─── PAGE TEXT ───

Chris Tolley (ukonline really) gurgled happily,
sounding much like they were saying:

This may come as a shock to you, but the tables never had anything
to do with real performance. They are a simple mathematical model
linking the speed in mph with the stopping distance in feet. Anyone
with GCSE maths should take no more than 2 minutes to deduce the
formula that is used..


Sure. But the formula was based on a roughly representative family
car of the period - the 105E Anglia, allegedly.


The formula is far too simple to be based on anything real.


No, but the formula would have been worked so that the resulting
stopping distances are approximately correct for "something real".


Perhaps you should offer some evidence for this contention.

Put it this way - I didn't bother to memorise the distances for my
driving test. I memorised the formula, and as I say, it links mph to
feet. The only way in which it would have any resemblance to reality is
if there were some universal driving constant whose value happens to lie
in the region of 1/5280, being the conversion factor from miles to feet.


So did this formula get plucked from thin air for a totally random result?

Why 75m from 70mph?
Why not 200m or 20m?

─── EXTRACTED INFORMATION ───

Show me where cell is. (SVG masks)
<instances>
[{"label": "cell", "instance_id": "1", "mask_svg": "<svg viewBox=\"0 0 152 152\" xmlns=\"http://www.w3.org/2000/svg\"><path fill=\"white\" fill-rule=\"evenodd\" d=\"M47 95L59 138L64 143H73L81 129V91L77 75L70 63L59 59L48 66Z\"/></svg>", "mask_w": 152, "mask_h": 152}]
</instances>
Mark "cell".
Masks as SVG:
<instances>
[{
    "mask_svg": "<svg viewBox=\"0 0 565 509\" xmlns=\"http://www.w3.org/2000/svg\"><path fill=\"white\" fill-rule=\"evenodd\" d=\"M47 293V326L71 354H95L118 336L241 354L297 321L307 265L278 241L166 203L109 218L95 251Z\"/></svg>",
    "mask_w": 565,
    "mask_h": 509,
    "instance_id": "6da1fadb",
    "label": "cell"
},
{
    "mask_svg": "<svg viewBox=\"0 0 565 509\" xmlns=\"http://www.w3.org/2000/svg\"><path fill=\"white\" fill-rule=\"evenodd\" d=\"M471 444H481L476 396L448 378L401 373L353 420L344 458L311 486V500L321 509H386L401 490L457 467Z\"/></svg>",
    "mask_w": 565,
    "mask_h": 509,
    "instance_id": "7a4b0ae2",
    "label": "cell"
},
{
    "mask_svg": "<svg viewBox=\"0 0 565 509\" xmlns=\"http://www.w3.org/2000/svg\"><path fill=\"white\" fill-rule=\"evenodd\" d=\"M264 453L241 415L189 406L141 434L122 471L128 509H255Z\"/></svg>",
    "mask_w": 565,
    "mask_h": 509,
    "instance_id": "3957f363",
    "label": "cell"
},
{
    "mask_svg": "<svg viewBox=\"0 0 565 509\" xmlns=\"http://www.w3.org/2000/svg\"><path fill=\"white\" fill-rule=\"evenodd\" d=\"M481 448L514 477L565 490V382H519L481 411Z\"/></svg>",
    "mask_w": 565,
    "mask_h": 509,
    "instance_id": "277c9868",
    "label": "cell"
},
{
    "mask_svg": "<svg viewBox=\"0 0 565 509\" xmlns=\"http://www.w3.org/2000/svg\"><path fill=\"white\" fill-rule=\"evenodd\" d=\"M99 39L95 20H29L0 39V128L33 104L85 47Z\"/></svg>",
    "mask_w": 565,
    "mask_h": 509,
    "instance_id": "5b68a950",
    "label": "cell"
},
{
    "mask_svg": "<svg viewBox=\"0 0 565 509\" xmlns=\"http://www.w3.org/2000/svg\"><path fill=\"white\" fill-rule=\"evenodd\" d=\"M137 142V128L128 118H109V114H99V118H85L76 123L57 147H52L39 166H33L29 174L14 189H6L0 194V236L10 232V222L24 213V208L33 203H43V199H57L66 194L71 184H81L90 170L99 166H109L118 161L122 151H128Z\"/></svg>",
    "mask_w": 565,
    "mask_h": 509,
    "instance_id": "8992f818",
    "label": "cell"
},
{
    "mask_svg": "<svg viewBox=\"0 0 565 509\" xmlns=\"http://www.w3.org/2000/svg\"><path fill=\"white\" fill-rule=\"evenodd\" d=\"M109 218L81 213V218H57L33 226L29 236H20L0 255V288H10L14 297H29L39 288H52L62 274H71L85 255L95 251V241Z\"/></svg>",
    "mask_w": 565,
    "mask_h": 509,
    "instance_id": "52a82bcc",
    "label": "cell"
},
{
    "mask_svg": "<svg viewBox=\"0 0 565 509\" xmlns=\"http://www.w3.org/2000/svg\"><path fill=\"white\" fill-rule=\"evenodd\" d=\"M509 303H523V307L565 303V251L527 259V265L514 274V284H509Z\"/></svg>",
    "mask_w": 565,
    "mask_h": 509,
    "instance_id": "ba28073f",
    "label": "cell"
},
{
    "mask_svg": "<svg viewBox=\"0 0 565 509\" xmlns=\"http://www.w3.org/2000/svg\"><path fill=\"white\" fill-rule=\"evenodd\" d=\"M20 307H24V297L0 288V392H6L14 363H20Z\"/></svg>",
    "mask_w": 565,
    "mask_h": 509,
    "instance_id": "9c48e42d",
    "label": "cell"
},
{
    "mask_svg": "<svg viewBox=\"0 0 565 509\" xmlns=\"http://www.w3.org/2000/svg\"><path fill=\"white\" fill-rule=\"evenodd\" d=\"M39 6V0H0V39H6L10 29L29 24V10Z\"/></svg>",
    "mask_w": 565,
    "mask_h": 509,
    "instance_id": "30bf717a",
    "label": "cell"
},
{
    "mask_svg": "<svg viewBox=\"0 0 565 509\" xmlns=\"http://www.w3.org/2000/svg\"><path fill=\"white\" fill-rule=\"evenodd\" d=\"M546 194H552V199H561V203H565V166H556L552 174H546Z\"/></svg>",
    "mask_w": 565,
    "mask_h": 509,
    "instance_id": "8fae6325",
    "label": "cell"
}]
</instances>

───

WORK REQUIRED | Go on with the discussion of stopping-distance tables, picking up after its last line.

ANSWER |
It no doubt gives and always gave a safety margin. But until every
relevant vehicle has ABS


Which doesn't actually make the slightest difference to stopping
distances, since it does absolutely nothing at all unless the driver
cocks up in a way that would have failed them their driving test.


Never having had a car so fitted, I wouldn't know. The only evidence I
have to go by is that the continuous rubber smears on the road tend to
be longer than that dashed ones, from which I infer that ABS reduces
stopping distances.


Did you miss the "unless"?

Personally, I drive according to the two second rule. That's much more
straightforward. I observe that many of my fellow road users think they
are considerably better drivers and can get away with a 0.5 second rule.


I don't think anybody's said anything to contradict that.

But if these figures purport to be a typical "stopping distance", do you
not think it might actually be useful if they were?